§ **CHALLENGE**: Give the material again in full, matching it exactly.

§ **SUPPLIED RECORDS**:
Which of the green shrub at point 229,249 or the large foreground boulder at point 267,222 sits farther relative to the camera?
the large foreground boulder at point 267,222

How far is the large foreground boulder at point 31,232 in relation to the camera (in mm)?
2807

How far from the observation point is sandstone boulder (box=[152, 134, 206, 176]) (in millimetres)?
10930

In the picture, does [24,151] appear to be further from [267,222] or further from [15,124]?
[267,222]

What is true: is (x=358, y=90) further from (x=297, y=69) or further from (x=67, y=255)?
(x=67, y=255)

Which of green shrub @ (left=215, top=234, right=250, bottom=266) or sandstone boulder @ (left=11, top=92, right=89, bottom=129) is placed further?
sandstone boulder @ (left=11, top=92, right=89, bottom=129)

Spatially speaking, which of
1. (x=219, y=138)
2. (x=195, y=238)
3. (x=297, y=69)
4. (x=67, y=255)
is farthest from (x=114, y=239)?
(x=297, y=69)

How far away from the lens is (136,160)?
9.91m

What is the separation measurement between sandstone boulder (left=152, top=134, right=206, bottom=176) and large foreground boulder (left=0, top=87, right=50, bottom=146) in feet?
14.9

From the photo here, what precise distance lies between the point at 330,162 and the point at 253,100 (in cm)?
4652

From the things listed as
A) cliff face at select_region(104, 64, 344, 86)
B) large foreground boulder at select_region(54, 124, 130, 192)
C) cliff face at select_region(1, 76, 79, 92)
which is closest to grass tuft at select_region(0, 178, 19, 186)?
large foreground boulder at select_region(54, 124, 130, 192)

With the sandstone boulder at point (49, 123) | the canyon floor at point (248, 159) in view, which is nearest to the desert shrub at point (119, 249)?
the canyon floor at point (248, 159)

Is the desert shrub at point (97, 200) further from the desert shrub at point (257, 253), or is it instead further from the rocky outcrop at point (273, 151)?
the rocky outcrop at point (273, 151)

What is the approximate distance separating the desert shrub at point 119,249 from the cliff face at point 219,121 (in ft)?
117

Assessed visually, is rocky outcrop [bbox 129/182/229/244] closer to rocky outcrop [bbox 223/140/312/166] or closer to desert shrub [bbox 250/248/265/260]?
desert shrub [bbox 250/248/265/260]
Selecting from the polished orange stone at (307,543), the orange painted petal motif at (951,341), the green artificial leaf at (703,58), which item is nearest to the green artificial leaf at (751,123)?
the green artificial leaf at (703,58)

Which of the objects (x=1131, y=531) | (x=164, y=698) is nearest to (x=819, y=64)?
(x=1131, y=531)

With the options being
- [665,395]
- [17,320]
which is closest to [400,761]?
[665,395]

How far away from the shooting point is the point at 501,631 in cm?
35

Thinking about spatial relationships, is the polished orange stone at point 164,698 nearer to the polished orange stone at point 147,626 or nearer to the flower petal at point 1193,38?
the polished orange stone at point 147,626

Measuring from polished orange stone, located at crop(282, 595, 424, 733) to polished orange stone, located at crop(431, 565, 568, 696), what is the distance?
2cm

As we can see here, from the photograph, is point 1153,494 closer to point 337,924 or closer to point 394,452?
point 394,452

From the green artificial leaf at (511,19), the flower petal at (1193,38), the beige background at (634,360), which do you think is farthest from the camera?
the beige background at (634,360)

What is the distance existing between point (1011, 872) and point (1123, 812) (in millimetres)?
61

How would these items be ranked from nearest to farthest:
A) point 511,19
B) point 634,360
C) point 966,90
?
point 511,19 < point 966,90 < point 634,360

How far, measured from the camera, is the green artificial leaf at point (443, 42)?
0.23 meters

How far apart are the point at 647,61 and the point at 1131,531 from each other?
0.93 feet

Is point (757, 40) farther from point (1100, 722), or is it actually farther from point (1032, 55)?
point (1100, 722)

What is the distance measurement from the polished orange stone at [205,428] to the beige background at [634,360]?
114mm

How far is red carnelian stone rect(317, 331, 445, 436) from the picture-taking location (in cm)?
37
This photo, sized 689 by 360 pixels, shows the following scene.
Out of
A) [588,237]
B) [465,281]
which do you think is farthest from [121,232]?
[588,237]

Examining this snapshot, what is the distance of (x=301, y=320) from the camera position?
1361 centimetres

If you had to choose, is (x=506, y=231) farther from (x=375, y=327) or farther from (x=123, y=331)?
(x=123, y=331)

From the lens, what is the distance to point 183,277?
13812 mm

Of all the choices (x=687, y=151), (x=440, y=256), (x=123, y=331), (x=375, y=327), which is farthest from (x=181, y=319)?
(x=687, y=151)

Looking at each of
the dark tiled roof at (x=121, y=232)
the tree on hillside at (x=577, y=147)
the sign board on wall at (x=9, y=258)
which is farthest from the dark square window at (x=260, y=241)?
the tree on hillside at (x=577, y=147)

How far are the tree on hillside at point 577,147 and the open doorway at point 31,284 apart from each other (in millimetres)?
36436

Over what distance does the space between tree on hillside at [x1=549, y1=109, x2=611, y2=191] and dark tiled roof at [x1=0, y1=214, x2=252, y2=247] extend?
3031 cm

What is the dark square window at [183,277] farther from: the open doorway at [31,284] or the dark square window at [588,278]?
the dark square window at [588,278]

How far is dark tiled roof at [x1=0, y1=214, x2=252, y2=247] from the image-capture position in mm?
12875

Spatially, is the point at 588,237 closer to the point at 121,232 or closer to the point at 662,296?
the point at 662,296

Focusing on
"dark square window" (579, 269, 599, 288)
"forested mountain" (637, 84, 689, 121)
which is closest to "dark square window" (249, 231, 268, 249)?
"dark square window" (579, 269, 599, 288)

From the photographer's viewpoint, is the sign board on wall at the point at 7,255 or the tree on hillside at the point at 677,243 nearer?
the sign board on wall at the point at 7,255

§ **EXERCISE OUTPUT**:
Which of the green shrub at point 229,249 or the large foreground boulder at point 267,222 sits farther relative to the camera?
the large foreground boulder at point 267,222

How far is the large foreground boulder at point 31,232 in relation to the camera (in mm)?
2807

How far from the observation point is sandstone boulder (box=[152, 134, 206, 176]) (in millimetres)?
10930

In the picture, does [24,151] appear to be further from [267,222] or further from [15,124]?
[267,222]

What is true: is (x=358, y=90) further from (x=297, y=69) or further from (x=67, y=255)?
(x=67, y=255)

Which of green shrub @ (left=215, top=234, right=250, bottom=266) or sandstone boulder @ (left=11, top=92, right=89, bottom=129) is placed further?
sandstone boulder @ (left=11, top=92, right=89, bottom=129)

Spatially speaking, which of
1. (x=219, y=138)
2. (x=195, y=238)
3. (x=297, y=69)
4. (x=67, y=255)
is farthest from (x=114, y=239)?
(x=297, y=69)

How far away from the lens is (136,160)?
9.91m

What is the separation measurement between sandstone boulder (left=152, top=134, right=206, bottom=176) and large foreground boulder (left=0, top=87, right=50, bottom=146) in feet?
14.9

From the photo here, what precise distance lies between the point at 330,162 and the point at 253,100 (in cm)?
4652

From the things listed as
A) cliff face at select_region(104, 64, 344, 86)
B) large foreground boulder at select_region(54, 124, 130, 192)
C) cliff face at select_region(1, 76, 79, 92)
which is closest to grass tuft at select_region(0, 178, 19, 186)?
large foreground boulder at select_region(54, 124, 130, 192)

With the sandstone boulder at point (49, 123) | the canyon floor at point (248, 159) in view, which is nearest to the desert shrub at point (119, 249)?
the canyon floor at point (248, 159)

Is the desert shrub at point (97, 200) further from the desert shrub at point (257, 253), or is it instead further from the rocky outcrop at point (273, 151)?
the rocky outcrop at point (273, 151)

What is the approximate distance separating the desert shrub at point 119,249 from the cliff face at point 219,121 (in ft)?
117

Assessed visually, is rocky outcrop [bbox 129/182/229/244] closer to rocky outcrop [bbox 223/140/312/166] or closer to desert shrub [bbox 250/248/265/260]?
desert shrub [bbox 250/248/265/260]
Selecting from the polished orange stone at (307,543), the orange painted petal motif at (951,341), the green artificial leaf at (703,58), which item is nearest to the green artificial leaf at (751,123)?
the green artificial leaf at (703,58)

Which of the objects (x=1131, y=531) | (x=164, y=698) is nearest to (x=819, y=64)?
(x=1131, y=531)

With the options being
- [665,395]
- [17,320]
which is closest to [400,761]?
[665,395]

How far away from the shooting point is the point at 501,631 in cm?
35

Thinking about spatial relationships, is the polished orange stone at point 164,698 nearer to the polished orange stone at point 147,626 or nearer to the flower petal at point 1193,38?
the polished orange stone at point 147,626

Measuring from polished orange stone, located at crop(282, 595, 424, 733) to polished orange stone, located at crop(431, 565, 568, 696), what is the distance?
2cm

As we can see here, from the photograph, is point 1153,494 closer to point 337,924 or closer to point 394,452?
point 394,452

From the green artificial leaf at (511,19), the flower petal at (1193,38), the beige background at (634,360), which do you think is farthest from the camera?
the beige background at (634,360)

What is the distance existing between point (1011, 872) and point (1123, 812) (in millimetres)?
61

How would these items be ranked from nearest to farthest:
A) point 511,19
B) point 634,360
C) point 966,90
?
point 511,19 < point 966,90 < point 634,360

How far, measured from the camera, is the green artificial leaf at point (443, 42)?
0.23 meters

How far apart are the point at 647,61 and the point at 1131,531 from each other?
0.93 feet

Is point (757, 40) farther from point (1100, 722), or is it actually farther from point (1032, 55)?
point (1100, 722)

What is the distance measurement from the polished orange stone at [205,428] to the beige background at [634,360]?
114mm

How far is red carnelian stone rect(317, 331, 445, 436) from the picture-taking location (in cm)?
37
This photo, sized 689 by 360 pixels, shows the following scene.
Out of
A) [588,237]
B) [465,281]
which do you think is farthest from [121,232]?
[588,237]

Examining this snapshot, what is the distance of (x=301, y=320) from the camera position?
1361 centimetres

If you had to choose, is (x=506, y=231) farther from (x=375, y=327) or farther from (x=123, y=331)?
(x=123, y=331)

From the lens, what is the distance to point 183,277?
13812 mm

Of all the choices (x=687, y=151), (x=440, y=256), (x=123, y=331), (x=375, y=327), which is farthest from (x=181, y=319)?
(x=687, y=151)

Looking at each of
the dark tiled roof at (x=121, y=232)
the tree on hillside at (x=577, y=147)
the sign board on wall at (x=9, y=258)
which is farthest from the dark square window at (x=260, y=241)?
the tree on hillside at (x=577, y=147)

How far are the tree on hillside at point 577,147 and the open doorway at point 31,284 apart from each other (in millimetres)?
36436

Over what distance does the space between tree on hillside at [x1=549, y1=109, x2=611, y2=191] and dark tiled roof at [x1=0, y1=214, x2=252, y2=247] extend?
3031 cm

What is the dark square window at [183,277] farther from: the open doorway at [31,284] or the dark square window at [588,278]?
the dark square window at [588,278]

How far is dark tiled roof at [x1=0, y1=214, x2=252, y2=247] from the image-capture position in mm?
12875

Spatially, is the point at 588,237 closer to the point at 121,232 or closer to the point at 662,296?
the point at 662,296

Focusing on
"dark square window" (579, 269, 599, 288)
"forested mountain" (637, 84, 689, 121)
which is closest to "dark square window" (249, 231, 268, 249)?
"dark square window" (579, 269, 599, 288)

From the photographer's viewpoint, is the sign board on wall at the point at 7,255 or the tree on hillside at the point at 677,243 nearer?
the sign board on wall at the point at 7,255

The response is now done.